RECORD EXTRACTS:
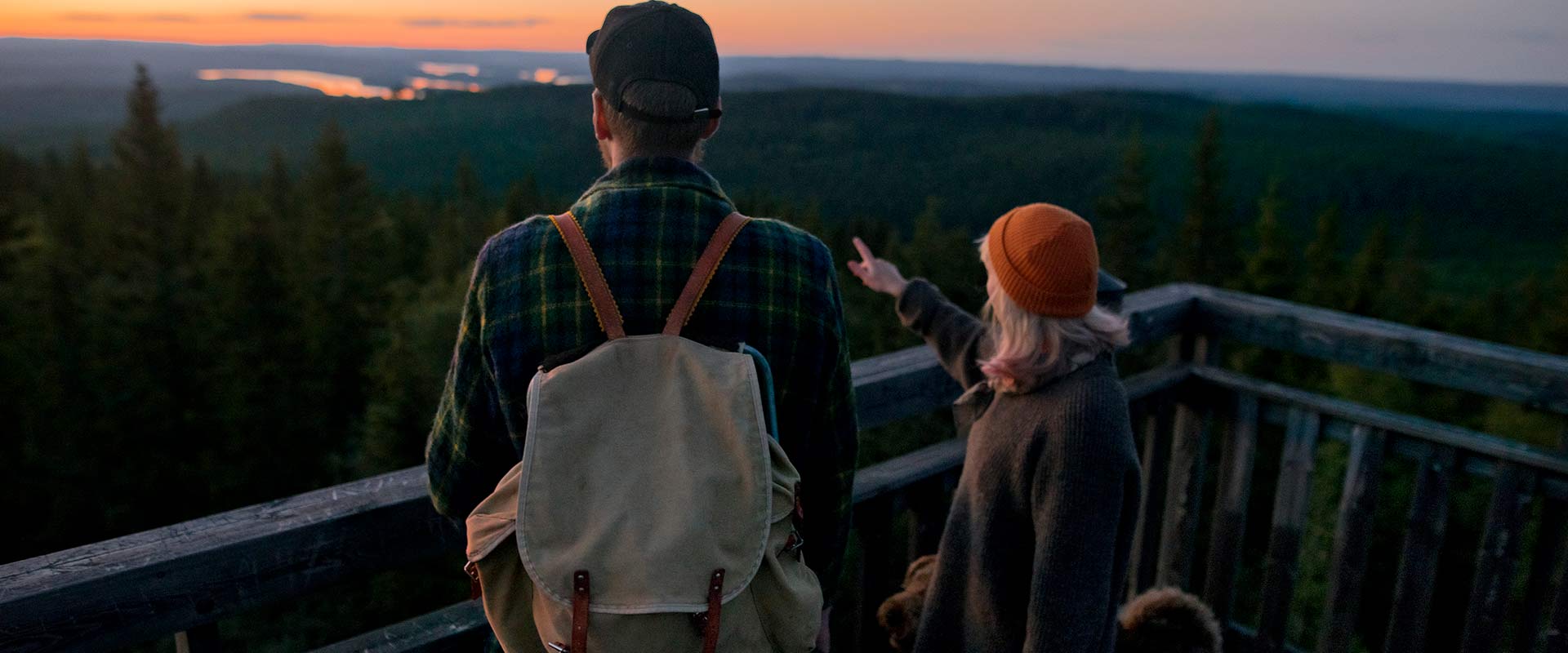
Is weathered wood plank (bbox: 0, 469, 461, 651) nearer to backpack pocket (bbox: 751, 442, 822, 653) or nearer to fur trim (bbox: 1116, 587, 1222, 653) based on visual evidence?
backpack pocket (bbox: 751, 442, 822, 653)

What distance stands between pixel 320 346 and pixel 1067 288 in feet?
148

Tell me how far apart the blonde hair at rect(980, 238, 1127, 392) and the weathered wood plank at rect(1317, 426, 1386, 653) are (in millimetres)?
1132

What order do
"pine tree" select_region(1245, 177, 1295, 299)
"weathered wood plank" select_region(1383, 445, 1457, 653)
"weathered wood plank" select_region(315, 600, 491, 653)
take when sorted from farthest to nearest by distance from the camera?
1. "pine tree" select_region(1245, 177, 1295, 299)
2. "weathered wood plank" select_region(1383, 445, 1457, 653)
3. "weathered wood plank" select_region(315, 600, 491, 653)

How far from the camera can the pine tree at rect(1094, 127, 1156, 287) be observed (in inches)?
1837

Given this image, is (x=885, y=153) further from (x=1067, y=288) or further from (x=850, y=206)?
(x=1067, y=288)

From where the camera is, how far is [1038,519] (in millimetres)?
2014

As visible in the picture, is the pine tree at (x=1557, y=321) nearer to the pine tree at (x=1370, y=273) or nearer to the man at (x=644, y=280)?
the pine tree at (x=1370, y=273)

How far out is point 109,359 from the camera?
37000 millimetres

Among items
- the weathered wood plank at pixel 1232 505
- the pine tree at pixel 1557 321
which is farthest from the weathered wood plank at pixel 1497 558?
the pine tree at pixel 1557 321

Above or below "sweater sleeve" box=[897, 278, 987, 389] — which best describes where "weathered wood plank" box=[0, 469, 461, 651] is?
below

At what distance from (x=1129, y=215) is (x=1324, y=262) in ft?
32.7

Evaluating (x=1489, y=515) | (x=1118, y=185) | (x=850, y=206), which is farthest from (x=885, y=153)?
(x=1489, y=515)

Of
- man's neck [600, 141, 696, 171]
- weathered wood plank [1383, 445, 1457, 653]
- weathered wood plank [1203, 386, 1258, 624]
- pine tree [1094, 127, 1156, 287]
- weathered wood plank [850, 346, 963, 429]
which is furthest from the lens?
pine tree [1094, 127, 1156, 287]

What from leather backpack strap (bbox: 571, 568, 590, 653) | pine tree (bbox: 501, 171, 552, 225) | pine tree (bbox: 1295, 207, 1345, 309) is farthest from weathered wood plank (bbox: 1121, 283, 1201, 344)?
pine tree (bbox: 1295, 207, 1345, 309)
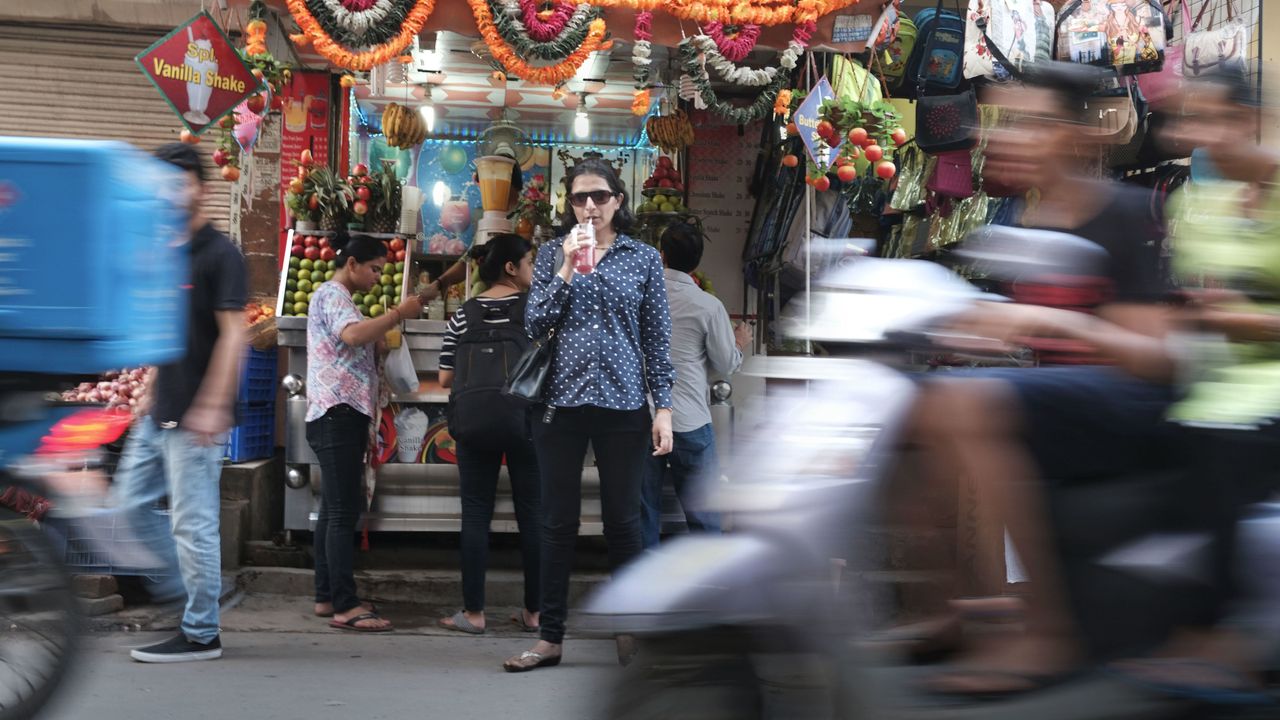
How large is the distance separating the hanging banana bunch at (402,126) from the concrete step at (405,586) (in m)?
2.90

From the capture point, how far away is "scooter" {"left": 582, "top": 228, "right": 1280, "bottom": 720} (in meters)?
2.41

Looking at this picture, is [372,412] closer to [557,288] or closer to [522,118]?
[557,288]

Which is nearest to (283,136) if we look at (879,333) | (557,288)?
(557,288)

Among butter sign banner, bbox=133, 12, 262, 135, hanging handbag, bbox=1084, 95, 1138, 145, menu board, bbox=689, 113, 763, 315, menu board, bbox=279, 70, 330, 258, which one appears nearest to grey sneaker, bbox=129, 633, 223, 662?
butter sign banner, bbox=133, 12, 262, 135

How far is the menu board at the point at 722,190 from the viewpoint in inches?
360

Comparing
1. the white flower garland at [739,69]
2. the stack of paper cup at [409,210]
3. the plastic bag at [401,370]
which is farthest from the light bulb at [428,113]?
the white flower garland at [739,69]

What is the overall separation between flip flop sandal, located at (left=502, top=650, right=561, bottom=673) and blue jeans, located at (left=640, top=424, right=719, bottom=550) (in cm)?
81

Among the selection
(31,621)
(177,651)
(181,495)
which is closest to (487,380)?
(181,495)

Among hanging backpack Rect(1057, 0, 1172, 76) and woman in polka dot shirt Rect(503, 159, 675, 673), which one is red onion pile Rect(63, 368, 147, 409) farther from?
hanging backpack Rect(1057, 0, 1172, 76)

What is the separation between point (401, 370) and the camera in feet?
20.1

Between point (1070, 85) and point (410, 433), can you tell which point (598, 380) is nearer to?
point (1070, 85)

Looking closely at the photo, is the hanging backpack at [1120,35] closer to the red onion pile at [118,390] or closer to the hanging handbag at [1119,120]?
the hanging handbag at [1119,120]

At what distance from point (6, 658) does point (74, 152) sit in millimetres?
1274

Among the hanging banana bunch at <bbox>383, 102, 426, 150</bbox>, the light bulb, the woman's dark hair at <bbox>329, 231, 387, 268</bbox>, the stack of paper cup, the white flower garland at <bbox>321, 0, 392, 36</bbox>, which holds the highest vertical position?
the white flower garland at <bbox>321, 0, 392, 36</bbox>
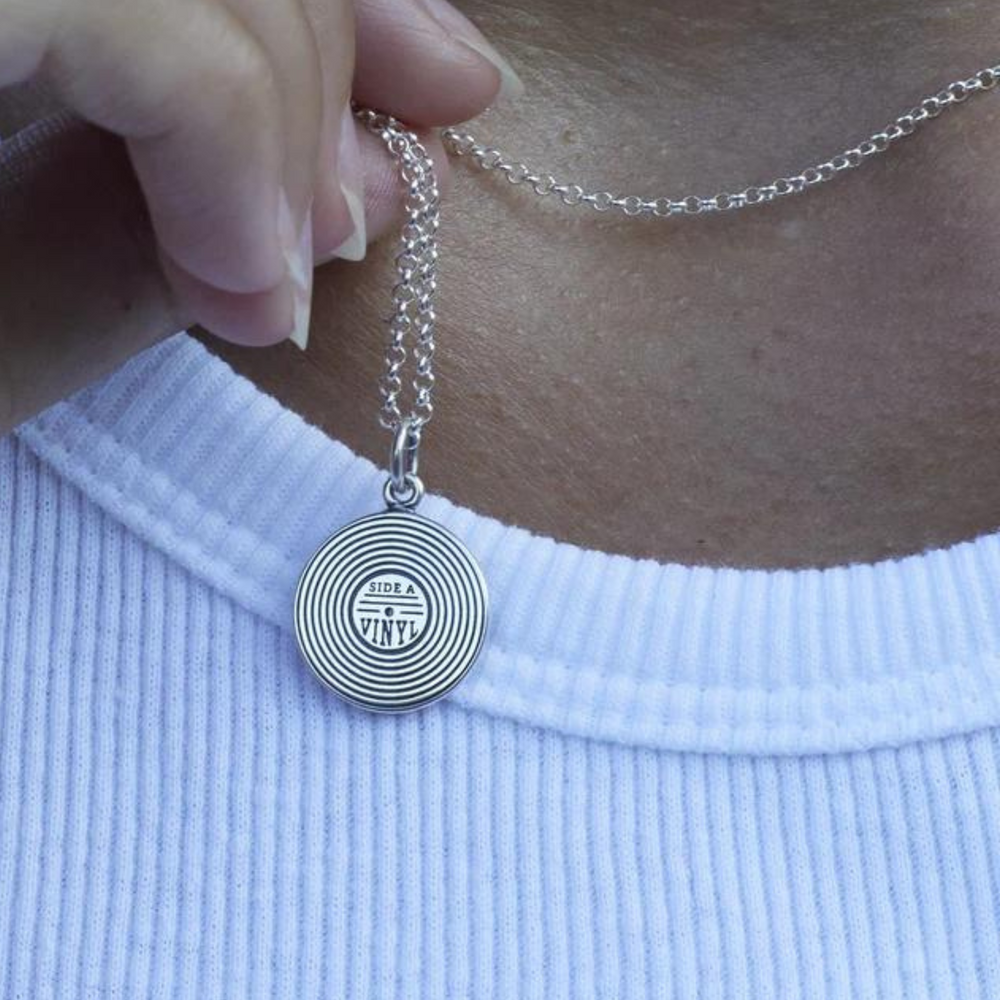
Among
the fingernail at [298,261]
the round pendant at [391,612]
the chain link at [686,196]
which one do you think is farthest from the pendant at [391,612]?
the chain link at [686,196]

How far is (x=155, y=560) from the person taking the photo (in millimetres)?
800

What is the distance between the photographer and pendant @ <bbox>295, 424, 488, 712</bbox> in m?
0.76

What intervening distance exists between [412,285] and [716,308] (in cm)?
17

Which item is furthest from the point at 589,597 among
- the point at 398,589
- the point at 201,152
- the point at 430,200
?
the point at 201,152

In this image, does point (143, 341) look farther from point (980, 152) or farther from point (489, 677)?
point (980, 152)

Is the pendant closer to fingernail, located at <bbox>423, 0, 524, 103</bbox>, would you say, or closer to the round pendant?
the round pendant

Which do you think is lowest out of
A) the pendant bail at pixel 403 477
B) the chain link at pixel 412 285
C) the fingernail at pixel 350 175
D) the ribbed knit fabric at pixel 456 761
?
the ribbed knit fabric at pixel 456 761

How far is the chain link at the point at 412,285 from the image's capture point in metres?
0.80

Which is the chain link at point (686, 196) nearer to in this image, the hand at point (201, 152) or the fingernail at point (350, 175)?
the hand at point (201, 152)

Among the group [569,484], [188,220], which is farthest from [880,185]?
[188,220]

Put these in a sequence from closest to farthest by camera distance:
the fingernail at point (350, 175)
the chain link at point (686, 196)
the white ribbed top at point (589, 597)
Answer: the fingernail at point (350, 175) → the white ribbed top at point (589, 597) → the chain link at point (686, 196)

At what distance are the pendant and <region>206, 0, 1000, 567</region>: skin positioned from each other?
2.8 inches

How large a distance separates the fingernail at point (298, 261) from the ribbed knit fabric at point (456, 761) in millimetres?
156

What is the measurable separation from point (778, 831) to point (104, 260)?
0.41 m
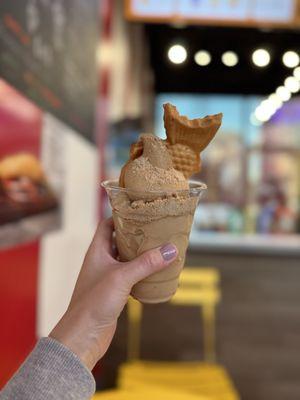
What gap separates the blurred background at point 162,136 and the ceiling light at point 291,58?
3 cm

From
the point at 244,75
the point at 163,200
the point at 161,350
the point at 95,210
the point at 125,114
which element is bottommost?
the point at 161,350

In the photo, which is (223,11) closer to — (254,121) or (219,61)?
(219,61)

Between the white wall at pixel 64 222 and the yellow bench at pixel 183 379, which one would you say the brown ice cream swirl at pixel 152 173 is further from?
the white wall at pixel 64 222

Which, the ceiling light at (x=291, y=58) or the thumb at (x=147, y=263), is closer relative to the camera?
the thumb at (x=147, y=263)

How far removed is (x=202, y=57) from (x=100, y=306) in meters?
8.01

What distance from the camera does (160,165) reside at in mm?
1146

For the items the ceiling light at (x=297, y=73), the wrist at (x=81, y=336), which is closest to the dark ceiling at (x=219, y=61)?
the ceiling light at (x=297, y=73)

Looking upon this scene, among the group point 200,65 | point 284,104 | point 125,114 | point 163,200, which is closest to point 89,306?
point 163,200

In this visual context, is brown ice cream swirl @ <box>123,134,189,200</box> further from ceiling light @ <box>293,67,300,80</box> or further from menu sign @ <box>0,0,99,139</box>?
ceiling light @ <box>293,67,300,80</box>

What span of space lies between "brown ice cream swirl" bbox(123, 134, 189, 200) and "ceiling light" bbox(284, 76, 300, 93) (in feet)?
27.5

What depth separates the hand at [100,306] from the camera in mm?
990

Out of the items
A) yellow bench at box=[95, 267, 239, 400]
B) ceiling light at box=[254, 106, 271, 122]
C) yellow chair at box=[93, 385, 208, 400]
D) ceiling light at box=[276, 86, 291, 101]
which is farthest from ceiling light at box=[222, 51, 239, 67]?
yellow chair at box=[93, 385, 208, 400]

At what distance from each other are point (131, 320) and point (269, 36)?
522 centimetres

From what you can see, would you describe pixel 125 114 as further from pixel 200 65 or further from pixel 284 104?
pixel 284 104
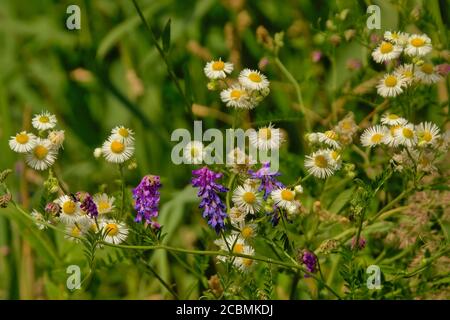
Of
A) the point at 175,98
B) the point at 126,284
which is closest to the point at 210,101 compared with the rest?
the point at 175,98

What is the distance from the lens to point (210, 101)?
7.36ft

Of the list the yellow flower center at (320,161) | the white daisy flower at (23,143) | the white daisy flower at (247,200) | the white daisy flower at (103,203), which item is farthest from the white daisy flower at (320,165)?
the white daisy flower at (23,143)

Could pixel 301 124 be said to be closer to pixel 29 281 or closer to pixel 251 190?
pixel 29 281

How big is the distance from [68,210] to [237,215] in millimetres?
252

DO THIS:
Format the lines from the one containing "How big is the" through the end of the material as a JSON list of strings, one string per line, with blank lines left out.

TASK OUTPUT:
[
  "How big is the distance from [68,210] to [237,215] in millimetres?",
  "252"
]